- Work to complete:
The lines to reproduce run from the one containing "common name: plains zebra" through the end of the records below. Reproduce them exactly and add nothing.

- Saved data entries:
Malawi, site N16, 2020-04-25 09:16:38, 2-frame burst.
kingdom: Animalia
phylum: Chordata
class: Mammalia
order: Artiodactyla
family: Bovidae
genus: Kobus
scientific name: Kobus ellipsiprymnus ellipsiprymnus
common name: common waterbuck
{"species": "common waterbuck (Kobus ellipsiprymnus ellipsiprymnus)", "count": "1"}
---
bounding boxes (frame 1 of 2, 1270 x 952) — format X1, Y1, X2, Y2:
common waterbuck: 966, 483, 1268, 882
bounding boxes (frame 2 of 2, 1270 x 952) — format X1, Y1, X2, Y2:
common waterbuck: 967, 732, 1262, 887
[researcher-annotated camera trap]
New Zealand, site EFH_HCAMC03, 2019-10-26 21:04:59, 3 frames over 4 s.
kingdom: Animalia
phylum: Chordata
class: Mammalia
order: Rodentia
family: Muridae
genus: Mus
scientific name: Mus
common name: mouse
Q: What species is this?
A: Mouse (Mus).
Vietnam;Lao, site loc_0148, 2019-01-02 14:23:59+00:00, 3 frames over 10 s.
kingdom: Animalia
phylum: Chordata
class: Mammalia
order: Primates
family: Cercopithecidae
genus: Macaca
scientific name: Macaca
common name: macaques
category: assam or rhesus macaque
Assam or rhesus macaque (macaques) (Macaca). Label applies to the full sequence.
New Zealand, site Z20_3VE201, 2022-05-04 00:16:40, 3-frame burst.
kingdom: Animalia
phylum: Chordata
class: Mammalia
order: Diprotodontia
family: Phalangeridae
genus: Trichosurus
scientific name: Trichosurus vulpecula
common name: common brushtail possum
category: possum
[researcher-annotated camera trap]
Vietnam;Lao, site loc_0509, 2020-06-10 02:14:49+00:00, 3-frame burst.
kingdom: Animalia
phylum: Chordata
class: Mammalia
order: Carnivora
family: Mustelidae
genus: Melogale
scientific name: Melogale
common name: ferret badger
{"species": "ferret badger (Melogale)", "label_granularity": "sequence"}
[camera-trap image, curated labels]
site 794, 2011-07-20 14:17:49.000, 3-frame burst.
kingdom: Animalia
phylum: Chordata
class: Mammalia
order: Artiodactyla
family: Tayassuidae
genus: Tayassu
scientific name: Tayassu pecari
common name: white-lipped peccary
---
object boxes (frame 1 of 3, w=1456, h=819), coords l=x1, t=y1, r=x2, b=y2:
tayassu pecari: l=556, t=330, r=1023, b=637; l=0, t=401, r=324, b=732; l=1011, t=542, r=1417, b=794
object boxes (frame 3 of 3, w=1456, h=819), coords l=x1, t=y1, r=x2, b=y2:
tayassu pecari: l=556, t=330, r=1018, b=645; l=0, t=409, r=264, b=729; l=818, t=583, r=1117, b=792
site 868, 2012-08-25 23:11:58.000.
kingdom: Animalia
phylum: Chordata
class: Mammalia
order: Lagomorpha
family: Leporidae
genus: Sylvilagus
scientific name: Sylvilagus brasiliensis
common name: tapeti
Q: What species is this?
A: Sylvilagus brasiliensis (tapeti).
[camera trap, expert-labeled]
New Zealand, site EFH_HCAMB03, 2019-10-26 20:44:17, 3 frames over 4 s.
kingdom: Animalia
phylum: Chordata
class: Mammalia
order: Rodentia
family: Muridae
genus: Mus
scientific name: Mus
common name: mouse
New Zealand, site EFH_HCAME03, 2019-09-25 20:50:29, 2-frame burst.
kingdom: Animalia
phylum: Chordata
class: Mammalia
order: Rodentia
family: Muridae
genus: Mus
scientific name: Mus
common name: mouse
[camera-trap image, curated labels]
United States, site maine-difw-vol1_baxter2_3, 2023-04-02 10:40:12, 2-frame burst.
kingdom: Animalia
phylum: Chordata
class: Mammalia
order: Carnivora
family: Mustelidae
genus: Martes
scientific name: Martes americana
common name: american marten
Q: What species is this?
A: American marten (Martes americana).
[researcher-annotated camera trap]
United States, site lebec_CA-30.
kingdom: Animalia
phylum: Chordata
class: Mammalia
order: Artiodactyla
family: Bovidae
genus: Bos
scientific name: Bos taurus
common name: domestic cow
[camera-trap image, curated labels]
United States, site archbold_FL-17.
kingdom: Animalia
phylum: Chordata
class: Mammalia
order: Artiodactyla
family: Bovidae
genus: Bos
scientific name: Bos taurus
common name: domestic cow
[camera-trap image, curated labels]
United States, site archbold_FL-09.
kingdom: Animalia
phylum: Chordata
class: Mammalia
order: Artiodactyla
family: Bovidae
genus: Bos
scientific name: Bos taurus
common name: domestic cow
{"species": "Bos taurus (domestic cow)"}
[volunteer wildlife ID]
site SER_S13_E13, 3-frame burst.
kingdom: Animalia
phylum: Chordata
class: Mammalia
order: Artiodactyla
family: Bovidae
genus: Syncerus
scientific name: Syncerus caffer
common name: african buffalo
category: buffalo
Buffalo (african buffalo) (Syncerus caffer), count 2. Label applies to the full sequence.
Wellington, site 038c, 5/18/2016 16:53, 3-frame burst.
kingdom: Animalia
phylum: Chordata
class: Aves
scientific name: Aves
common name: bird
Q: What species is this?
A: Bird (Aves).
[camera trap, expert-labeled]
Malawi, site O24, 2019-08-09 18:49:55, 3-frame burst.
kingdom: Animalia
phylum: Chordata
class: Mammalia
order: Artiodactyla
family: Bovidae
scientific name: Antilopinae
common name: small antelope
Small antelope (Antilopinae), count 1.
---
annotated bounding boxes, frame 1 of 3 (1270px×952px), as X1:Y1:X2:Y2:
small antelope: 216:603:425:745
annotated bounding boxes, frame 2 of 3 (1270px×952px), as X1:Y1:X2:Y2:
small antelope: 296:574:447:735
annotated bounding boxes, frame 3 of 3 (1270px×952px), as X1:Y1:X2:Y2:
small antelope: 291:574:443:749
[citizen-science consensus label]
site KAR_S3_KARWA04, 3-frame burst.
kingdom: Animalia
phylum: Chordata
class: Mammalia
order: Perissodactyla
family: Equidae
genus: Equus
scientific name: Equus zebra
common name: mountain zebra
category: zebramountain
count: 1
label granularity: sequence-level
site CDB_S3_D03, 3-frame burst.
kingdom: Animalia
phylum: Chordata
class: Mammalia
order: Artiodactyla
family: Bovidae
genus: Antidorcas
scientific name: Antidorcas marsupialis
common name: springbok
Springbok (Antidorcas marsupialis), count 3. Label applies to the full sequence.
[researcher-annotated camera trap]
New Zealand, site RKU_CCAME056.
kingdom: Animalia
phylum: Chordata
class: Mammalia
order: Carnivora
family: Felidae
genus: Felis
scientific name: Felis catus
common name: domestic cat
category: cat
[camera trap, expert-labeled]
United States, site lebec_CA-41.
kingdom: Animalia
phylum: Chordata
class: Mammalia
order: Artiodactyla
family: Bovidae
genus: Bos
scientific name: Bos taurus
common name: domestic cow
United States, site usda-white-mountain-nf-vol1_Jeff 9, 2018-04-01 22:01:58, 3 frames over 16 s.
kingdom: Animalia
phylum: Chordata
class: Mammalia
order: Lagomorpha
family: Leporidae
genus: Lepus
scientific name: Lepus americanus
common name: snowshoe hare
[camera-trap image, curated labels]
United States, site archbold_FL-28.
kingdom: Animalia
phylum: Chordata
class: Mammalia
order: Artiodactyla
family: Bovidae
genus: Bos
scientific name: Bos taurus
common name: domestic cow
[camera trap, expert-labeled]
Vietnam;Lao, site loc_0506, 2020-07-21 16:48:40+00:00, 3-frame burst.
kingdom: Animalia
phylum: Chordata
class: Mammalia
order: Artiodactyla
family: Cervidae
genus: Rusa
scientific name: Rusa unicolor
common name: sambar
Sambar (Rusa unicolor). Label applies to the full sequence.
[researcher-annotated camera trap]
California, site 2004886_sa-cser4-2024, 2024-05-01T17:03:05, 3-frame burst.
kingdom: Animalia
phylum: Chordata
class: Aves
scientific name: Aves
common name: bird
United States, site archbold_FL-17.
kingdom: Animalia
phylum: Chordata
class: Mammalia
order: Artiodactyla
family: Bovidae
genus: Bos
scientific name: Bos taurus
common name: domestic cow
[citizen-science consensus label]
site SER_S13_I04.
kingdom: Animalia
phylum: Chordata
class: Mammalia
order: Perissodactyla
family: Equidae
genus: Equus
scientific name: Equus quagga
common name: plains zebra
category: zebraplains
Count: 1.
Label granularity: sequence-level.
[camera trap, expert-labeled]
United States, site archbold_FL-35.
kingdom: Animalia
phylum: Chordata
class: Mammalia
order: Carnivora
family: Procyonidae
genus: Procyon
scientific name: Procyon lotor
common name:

- Solution below:
common name: plains zebra
category: zebraplains
Count: 1.
Label granularity: sequence-level.
[camera trap, expert-labeled]
United States, site archbold_FL-35.
kingdom: Animalia
phylum: Chordata
class: Mammalia
order: Carnivora
family: Procyonidae
genus: Procyon
scientific name: Procyon lotor
common name:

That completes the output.